Invalid mark-up code
If your page mark-up code is bad, you’re bound to have crawling problems. But you might not know that the problems exist if your testing merely consists of, “How does it look in my PC’s browser?” Modern desktop browsers are pretty adept at munging through what you probably meant to do into a workable, on-screen presentation. They can often deal with code that is footloose and fancy-free when it comes to standards compliance. But the search engine bots are not as flexible as desktop browsers, and code problems can often trip them up and bring the crawling of your site to a halt. In addition to that, mobile device browsers are not likely to be as accommodating with poorly written code as desktop browsers, either. Anything you can do to make your code solid and standards compliant is good, for both your users and the bots.
To see where your code stands, use a good mark-up code validator.

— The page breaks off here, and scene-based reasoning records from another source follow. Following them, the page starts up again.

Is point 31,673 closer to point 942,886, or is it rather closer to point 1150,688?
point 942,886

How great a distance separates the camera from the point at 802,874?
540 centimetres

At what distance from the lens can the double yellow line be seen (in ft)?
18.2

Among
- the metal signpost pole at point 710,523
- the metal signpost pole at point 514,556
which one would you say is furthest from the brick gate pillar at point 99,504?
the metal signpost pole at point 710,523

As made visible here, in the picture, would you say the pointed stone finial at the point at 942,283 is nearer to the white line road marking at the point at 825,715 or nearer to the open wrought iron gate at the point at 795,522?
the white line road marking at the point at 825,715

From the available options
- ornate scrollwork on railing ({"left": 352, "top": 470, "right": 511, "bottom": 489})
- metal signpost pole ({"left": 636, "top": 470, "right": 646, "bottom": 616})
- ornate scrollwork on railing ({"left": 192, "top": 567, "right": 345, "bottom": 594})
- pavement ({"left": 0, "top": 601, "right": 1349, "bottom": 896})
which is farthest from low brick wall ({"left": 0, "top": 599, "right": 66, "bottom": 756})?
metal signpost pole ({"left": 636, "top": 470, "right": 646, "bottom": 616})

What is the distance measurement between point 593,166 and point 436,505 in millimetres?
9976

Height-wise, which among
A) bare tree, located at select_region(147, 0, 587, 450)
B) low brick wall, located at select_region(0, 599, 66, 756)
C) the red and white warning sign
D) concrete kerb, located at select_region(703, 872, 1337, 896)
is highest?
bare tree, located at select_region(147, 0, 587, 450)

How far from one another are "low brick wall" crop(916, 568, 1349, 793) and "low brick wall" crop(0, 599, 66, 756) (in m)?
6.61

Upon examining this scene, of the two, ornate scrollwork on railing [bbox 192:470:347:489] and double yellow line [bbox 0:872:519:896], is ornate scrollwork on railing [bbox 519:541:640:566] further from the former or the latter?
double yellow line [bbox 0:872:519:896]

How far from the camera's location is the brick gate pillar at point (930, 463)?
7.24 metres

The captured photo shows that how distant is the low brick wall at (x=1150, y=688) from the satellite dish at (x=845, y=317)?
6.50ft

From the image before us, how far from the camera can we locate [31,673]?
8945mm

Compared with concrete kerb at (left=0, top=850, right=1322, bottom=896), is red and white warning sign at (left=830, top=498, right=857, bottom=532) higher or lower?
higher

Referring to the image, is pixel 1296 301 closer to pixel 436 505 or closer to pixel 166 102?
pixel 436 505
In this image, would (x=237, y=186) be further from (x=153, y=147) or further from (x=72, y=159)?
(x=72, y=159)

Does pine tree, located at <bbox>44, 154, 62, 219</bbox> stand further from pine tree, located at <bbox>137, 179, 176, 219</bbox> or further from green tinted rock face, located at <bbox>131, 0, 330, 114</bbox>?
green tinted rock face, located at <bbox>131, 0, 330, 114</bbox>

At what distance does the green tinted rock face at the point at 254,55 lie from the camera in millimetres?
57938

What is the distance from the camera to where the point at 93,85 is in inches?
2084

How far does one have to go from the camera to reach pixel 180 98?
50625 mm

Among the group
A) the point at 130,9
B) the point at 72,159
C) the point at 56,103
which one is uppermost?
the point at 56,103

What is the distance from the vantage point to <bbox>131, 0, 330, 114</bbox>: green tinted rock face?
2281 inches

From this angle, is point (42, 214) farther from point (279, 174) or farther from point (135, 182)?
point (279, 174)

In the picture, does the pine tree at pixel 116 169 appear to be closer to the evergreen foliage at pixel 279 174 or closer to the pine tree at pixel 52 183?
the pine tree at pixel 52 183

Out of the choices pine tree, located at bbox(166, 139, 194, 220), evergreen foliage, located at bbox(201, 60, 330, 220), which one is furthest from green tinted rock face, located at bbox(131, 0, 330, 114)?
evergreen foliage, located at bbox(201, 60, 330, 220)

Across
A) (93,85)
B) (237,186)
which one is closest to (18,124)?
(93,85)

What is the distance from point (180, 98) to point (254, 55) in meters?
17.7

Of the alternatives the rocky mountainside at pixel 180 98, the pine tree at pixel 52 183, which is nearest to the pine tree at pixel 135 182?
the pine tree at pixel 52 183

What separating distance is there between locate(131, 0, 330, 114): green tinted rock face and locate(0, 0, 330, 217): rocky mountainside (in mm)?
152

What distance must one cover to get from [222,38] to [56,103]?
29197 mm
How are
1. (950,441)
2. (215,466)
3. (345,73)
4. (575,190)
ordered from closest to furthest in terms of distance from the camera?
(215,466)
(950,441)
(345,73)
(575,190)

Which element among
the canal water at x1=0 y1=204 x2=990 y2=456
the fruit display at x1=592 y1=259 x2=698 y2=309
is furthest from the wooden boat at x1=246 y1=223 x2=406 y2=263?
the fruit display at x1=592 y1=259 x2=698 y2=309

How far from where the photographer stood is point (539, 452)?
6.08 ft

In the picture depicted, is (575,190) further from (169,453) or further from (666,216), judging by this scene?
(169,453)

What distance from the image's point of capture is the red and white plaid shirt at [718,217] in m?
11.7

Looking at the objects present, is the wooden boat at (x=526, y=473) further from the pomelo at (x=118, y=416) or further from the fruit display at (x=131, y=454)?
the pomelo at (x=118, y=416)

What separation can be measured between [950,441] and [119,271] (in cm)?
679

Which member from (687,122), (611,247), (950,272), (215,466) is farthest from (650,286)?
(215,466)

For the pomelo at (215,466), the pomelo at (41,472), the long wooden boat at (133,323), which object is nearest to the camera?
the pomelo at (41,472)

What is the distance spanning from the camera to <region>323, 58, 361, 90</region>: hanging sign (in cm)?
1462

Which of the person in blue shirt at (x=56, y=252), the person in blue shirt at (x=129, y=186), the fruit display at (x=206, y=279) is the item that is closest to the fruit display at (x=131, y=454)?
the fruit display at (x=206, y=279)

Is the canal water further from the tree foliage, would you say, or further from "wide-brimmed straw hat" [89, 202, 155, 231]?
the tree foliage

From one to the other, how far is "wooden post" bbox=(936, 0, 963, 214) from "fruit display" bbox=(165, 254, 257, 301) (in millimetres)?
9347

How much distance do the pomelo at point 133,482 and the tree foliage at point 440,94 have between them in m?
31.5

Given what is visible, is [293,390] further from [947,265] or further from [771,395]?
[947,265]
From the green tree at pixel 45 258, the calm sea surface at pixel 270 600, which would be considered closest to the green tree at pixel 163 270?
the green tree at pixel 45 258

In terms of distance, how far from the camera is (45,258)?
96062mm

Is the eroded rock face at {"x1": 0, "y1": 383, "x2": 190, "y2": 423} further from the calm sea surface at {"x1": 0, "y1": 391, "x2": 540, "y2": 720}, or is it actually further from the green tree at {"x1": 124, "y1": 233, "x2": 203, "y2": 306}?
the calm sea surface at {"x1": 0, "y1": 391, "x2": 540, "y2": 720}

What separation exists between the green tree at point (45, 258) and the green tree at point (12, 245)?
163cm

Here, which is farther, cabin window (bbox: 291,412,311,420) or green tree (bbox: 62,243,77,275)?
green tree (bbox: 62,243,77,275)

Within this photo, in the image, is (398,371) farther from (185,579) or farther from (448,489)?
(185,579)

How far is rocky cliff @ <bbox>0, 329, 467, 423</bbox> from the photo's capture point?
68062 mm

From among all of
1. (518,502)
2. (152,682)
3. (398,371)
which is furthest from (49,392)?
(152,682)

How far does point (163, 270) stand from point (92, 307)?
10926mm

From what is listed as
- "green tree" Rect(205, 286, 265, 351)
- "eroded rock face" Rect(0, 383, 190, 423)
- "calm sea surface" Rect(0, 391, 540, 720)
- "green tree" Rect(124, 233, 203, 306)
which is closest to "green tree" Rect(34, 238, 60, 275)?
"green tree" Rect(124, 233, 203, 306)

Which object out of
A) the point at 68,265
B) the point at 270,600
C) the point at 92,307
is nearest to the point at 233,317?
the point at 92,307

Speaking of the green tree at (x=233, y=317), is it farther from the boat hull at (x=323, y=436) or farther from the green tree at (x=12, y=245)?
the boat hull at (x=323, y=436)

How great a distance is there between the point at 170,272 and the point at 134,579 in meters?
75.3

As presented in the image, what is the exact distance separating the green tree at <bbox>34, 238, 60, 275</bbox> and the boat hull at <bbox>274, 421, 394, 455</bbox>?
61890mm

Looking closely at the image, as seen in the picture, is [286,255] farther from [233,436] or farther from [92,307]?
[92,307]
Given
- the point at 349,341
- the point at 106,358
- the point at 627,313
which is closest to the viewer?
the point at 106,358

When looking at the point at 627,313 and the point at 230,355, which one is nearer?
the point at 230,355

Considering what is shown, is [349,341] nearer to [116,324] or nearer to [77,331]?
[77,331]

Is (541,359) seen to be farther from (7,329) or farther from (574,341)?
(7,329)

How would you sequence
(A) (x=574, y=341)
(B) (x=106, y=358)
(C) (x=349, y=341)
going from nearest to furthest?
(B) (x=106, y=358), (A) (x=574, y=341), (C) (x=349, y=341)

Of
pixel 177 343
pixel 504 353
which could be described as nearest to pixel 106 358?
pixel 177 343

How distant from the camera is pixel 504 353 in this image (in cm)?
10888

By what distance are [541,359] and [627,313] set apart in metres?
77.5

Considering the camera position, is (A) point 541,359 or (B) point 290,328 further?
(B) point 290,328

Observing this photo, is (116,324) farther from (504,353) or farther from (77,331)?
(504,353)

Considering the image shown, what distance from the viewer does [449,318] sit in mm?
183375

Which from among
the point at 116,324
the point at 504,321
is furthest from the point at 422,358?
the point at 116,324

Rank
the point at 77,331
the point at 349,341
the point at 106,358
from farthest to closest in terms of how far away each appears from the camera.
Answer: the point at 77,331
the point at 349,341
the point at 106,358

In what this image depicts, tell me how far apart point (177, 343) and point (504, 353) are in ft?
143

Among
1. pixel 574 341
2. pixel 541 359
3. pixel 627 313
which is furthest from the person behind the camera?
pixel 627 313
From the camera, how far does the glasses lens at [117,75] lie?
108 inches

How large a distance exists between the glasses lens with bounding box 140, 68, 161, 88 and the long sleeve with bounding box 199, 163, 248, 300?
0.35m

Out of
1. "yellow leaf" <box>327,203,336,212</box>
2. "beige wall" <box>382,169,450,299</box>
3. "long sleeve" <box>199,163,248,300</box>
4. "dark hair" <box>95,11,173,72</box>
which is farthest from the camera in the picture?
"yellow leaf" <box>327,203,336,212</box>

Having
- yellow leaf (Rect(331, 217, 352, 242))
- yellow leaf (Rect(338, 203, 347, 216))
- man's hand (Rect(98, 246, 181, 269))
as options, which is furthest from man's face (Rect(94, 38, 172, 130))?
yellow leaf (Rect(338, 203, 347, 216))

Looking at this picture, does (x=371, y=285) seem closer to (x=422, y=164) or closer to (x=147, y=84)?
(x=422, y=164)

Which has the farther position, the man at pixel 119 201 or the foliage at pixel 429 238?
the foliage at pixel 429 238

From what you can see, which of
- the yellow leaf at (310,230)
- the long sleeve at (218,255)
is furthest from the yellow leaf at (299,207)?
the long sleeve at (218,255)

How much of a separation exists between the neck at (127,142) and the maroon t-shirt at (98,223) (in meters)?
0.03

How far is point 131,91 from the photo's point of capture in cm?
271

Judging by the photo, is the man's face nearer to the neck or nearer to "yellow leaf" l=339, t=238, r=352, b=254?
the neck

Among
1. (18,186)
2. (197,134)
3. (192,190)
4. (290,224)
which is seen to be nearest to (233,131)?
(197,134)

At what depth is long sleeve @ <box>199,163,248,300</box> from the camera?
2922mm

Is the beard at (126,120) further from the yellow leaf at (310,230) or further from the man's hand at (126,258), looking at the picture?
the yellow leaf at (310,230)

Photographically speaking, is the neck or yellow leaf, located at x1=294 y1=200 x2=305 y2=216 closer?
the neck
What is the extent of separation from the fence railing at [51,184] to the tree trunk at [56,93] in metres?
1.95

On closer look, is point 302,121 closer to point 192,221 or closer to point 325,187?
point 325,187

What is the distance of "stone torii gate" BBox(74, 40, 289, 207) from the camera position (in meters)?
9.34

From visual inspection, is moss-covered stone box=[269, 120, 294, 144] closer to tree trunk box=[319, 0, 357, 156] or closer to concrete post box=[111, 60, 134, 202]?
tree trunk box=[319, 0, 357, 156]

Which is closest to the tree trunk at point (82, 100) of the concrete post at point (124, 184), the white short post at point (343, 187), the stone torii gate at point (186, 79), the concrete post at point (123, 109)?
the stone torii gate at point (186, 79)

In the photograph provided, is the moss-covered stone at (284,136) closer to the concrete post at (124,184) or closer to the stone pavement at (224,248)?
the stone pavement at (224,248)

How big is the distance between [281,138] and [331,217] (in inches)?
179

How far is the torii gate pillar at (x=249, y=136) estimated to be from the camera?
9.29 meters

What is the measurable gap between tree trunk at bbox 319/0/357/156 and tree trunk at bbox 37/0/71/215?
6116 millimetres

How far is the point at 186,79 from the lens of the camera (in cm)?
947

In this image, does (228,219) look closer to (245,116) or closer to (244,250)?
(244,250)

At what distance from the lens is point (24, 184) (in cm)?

Most good development environments will offer either a built-in validator or references to such tools online. A particularly detailed validator is the W3C Markup Validation Service, a free, online HTML validator from the folks who bring you the coding language standards. It doesn’t validate entire websites recursively, just one page at a time, but it is still a very good source for detecting and identifying the issues behind coding errors.
Examine the results of the validator scan. What did it find? Check to see if you have some of these more common coding problems in your pages:
- Does your file contain a document type declaration (DTD) statement? (It’s not absolutely required for early versions of HTML, but you’ll need to have it for XHTML documents.) And remember to use the correct coding practices for which type of document you specify—the requirements for XHTML versus HTML are similar, but not identical.
- Are all of your tags closed properly? All of your paired tags must have corresponding openers and closers. The paragraph tag, <p>, for example, is one whose closing tags is often omitted. And if you are using XHTML, are you closing single (aka empty) tags correctly? Empty tags, like Break, need to include a forward slash before the closing greater-than sign, as in <br />.
- Are your tags written in lower case letters? It’s not required for HTML, but it is for XHTML, so it’s now considered a best practice.
- Are all of the tag attribute values, even numerals, as in <table border=”1″>, enclosed in quotes? While this is not required for earlier versions of HTML, it’s certainly a best practice and is a requirement in XHTML for creating well-formed code.
- Are the tag attributes used in your code valid? HTML has changed over the years, and some attributes have been deprecated with the introductions of the latest specifications of HTML 4.01 and XHTML 1.1. An example of this is <table align=”left”>, where the standards dictate that the newer style attribute should be used now instead of align. If you are unsure, check with a reliable mark-up tag reference, such as the Tag Reference for HTML/XHTML.
- Are you using deprecated tags? Again, changes to the standards have seen some tags become obsolete. For example, the <u></u> tags for underlining text was deprecated in HTML 4.01 and is not supported at all in XHTML using the Strict DTD.
- Are your tags positioned in the right place in your code? For example, <meta> tags can only be used within the <head> tag. Make sure you are placing your tags correctly.
- Are your tags nested correctly? If <tag 1> precedes <tag 2>, </tag 2> must be closed before </tag 1>. Remember this: first opened, last closed.
- Are you using the escape special character & for the ampersand character in your href attribute URL values? Some long, dynamic URLs may include the ampersand character. But to keep your code compliant, replace the ampersand references in URLs with its associated escape character code.
Tip: Test your pages in multiple browsers. One may be far more tolerant than another, and you really need to accommodate the least tolerant browser to allow the highest portion of your site’s visitors to have a good experience.